Here’s where I’m up to.
I have a generic Repository class Repository<TKey, TValue>. It has the usual Repository pattern methods.
Each Repository takes an IContext<TKey, TValue> in its constructor which provides the persistence for the repository.
I have specialised repositories which are composed of a generic Repository and then methods tailored to repository actions that are specific to the specialised object. So if I had a specialised repository for Kitten objects, It would have methods to ClimbTree (probably taking a tree object) but not a BuryBone(Bone bone) method. The point I’m making badly is It creates an association between the kitten and its tree which needs to be persisted. void CleanWhiskers() might be a simpler example. This sets the Kittens whiskers to clean.
So I’m now thinking of a scheme for related child objects persistence and starting to wonder if I’m already going a bit wrong.
I started with slightly ugly methods on the repository to create child objects. So Kitten repository would have a method CreateFurBall() which would add a FurBall object to the Kitten’s FurBall collection AND add a Furball to the FurBall Repository to be persisted (Actually the same object).
I’ve now changed to a system where I have something akin to an ObservableCollection which notifies its parent repository when a POCO is added. So I can just create a POCO furball and added it to the collection which would then be automatically registered with the furball repository.
First off I’ll have nHibernate implemented in the contexts, I think this maps fairly well.
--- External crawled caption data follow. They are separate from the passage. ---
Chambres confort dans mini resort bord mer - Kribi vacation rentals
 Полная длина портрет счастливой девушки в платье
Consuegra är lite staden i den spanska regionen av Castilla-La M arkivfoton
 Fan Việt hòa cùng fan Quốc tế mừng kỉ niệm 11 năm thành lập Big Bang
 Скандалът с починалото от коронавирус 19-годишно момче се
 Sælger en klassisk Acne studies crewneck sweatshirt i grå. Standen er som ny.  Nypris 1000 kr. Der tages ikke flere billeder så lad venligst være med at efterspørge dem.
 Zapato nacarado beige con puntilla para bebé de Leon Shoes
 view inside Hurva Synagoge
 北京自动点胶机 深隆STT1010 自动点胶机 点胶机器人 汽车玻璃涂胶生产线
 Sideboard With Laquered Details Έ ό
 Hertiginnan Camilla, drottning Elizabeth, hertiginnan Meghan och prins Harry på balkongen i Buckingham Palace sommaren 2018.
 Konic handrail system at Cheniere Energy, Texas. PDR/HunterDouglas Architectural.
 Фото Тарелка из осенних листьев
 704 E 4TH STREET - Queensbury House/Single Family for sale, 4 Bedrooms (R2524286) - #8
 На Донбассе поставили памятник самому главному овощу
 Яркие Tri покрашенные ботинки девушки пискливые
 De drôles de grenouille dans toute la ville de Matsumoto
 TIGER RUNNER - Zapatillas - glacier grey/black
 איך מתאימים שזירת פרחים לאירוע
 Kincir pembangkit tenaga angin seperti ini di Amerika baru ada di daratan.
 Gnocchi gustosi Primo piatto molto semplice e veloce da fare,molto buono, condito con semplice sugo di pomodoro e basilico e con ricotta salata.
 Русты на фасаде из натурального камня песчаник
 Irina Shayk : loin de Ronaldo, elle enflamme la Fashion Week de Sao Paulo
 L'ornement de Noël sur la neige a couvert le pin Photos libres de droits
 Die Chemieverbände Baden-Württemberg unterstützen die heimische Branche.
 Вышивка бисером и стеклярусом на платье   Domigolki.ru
This is a really open question, for anyone that’s been down this route before, can you see anything that makes you go “STOP!!”
Nelson is correct.
I think there may be a confusion between the two ways of creating furballs. If a kitten is stored in the database with three furballs, then when it is pulled from the database, the kitten should be injected with his furball-data and the furball collection should be initialized from the furball-data.
When the application wants to add a furball to the kitten, then a furball should be by the kitten via
Kitten.CreateFurBall(). I am making the assumption here that a furball is owned by the kitten and the furballs are not common to other kittens. If the furball is sufficently complex, you may need to abstract the creation of the furball to a FurballFactory that the kitten holds a lazy reference to.As far as the creation of the Kitten entity, it can probably be best handled by having a reference to a KittenFactory in your KittenRepository which accepts the dto for the kitten and builds a kitten from it.
The biggest problem that you have demonstrated is in the Kitten.BuryBone(Bone bone) method. Kittens don’t bury bones. Dogs do.